Texto para revisar –
○ ○ ○ ○ ○ ○ ○
Por Rafael Delgado
En días pasados una fuerte lluvia de minutos en San Pedro Sula fue suficiente para mostrar los errores que se han cometido en el pasado. A gran velocidad corrió el agua de la lluvia por lo que hasta hace un par de décadas fue una quebrada llamada La Primavera que cruzaba la ciudad y que ahora es un canal de concreto abierto que después desaparece debajo de las urbanizaciones de la ciudad. Agregado a que el agua corre por un canal insuficiente para contenerla, el agua arrastra consigo grandes cantidades de basura de las urbanizaciones y restos del bosque de la montaña del Merendón. Lo anterior convierte la quebrada en minutos, de un hilo de agua sucia en una veloz y destructiva corriente de agua que además de paralizar la movilización humana, causa graves daños a la infraestructura de la ciudad y en ocasiones con lamentables muertes de personas.
La ciudadanía con mucha razón exige limpiar los sucios y atascados canales para que el agua fluya libremente y no provoque estragos. Sin embargo, más allá de eso, lo que hoy vemos que ocurre debería ser razón para un cambio en la manera que la ciudad crece y se desarrolla; en la manera en que las autoridades locales planifican y trabajan; en la actitud de los ciudadanos con comportamientos más acordes con los retos ambientales. Ya no bastan las obras de concreto que quizás gustan y generan simpatías electoreras. Ahora corresponde obras físicas con un enfoque integral que además de considerar la importancia de la naturaleza y el error que conlleva destruirla, debe de incluir la formación del funcionario que deberá velar por su mantenimiento, así como del ciudadano que debe cultivar y practicar actitudes diferentes.
Como he venido manifestando en semanas pasadas, la protección del Merendón contra la tala irracional debe parar. Esas torpes acciones ejecutadas tanto en el casco urbano, la periferia como en la misma montaña, que individualmente se aprecian como insignificantes e inofensivos, pero ya que se ejecutan diariamente, en diferentes lugares y por diferentes razones, sumadas representan un daño sustancial para todo el ecosistema, deben reducirse a lo mínimo justificable. El haberse parado el redimensionamiento y la recategorización del Merendón es solamente un peldaño, que debe de generar acciones adicionales y diferentes a las usuales. De lo contrario quedaremos en lo de siempre lamentándonos que la destrucción continua.
○ ○ ○ ○ ○ ○ ○
Datos proporcionados –
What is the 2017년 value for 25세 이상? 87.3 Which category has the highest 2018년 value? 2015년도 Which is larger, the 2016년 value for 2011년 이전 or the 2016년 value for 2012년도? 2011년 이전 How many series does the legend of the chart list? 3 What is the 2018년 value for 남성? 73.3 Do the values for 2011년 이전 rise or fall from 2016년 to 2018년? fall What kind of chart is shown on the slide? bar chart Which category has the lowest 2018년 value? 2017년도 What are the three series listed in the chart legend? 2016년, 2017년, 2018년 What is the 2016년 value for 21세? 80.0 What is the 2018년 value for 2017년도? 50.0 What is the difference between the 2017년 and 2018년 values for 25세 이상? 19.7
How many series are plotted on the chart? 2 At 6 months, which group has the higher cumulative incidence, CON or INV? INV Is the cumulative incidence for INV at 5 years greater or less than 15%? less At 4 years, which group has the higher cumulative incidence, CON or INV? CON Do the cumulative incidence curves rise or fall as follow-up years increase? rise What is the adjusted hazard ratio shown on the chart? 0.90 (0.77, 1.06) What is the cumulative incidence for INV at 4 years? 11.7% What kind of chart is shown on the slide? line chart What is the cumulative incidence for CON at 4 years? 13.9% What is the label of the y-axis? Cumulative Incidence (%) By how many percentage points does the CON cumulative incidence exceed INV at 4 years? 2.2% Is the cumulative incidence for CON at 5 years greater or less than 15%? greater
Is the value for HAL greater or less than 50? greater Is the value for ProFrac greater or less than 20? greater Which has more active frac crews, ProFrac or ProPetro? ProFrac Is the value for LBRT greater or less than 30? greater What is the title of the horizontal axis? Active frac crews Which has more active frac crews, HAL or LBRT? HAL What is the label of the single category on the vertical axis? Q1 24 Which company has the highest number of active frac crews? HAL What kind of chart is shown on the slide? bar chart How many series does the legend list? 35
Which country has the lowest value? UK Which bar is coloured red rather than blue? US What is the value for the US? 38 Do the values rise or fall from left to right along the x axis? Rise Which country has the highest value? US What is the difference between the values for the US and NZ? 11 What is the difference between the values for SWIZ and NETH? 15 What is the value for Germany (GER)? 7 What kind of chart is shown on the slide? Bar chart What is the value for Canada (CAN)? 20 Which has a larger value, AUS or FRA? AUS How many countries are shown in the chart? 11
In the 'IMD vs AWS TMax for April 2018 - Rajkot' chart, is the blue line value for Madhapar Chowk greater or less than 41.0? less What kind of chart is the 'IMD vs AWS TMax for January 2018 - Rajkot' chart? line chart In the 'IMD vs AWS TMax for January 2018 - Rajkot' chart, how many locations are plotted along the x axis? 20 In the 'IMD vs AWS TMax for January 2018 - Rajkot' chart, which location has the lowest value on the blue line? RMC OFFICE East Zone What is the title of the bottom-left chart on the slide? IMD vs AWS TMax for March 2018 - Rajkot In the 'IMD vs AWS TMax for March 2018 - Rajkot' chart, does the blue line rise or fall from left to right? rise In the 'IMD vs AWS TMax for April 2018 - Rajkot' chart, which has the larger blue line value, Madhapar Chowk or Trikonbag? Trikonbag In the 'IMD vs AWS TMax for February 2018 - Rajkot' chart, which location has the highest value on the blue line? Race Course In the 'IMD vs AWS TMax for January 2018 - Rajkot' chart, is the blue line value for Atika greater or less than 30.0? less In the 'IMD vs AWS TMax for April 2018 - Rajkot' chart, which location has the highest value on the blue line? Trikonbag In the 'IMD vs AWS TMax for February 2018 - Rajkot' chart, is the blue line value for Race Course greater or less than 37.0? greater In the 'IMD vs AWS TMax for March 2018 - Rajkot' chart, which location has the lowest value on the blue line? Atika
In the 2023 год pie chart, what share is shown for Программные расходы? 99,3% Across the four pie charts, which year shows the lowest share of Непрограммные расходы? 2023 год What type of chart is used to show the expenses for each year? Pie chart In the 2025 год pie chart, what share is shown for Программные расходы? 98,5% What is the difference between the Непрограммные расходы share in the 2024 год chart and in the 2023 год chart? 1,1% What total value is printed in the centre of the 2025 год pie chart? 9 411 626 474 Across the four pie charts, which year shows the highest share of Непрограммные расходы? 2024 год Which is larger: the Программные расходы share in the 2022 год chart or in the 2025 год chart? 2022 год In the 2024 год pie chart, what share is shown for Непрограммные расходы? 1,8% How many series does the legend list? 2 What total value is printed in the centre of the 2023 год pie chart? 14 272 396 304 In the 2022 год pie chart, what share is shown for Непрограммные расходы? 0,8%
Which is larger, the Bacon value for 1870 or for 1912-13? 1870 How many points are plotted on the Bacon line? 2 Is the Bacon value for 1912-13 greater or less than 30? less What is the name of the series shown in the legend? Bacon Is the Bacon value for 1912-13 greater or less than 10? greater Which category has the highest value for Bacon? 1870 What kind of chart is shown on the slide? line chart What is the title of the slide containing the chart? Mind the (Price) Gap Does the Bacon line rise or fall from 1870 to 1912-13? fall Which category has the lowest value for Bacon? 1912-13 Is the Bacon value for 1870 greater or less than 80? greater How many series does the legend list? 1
○ ○ ○ ○ ○ ○ ○
Instrucción –
Prosigue el texto sobre las inundaciones en San Pedro Sula y la protección del Merendón a partir de su última oración.

Resultado –
Adicionalmente, así como de igual importancia es la construcción de mecanismos locales que generen lo que se llama una economía circular. Se necesitan excelentes sistemas de recolección y disposición de los desechos sólidos en todos los rincones de la ciudad. Lo que hasta ahora tenemos no llega ni a un remedo de lo que realmente se requiere en una ciudad de alto crecimiento que pide no solamente un servicio seguro por parte del camión de la basura, sino que toda una infraestructura que facilite su recolección efectiva y separada según el tipo de residuos desde el lugar que se origina hasta su depósito en lugares seguros para su tratamiento. Hace tiempo llegó también la hora para que, desde la industria, los servicios y desde los hogares se recirculen muchos de los recursos que por hoy son de un solo uso y que por ello terminan fácilmente regados por toda la geografía de la ciudad, generando más residuos de lo necesario, colapsando así las limitadas capacidades de lo que se tiene en cuanto a recolección de residuos.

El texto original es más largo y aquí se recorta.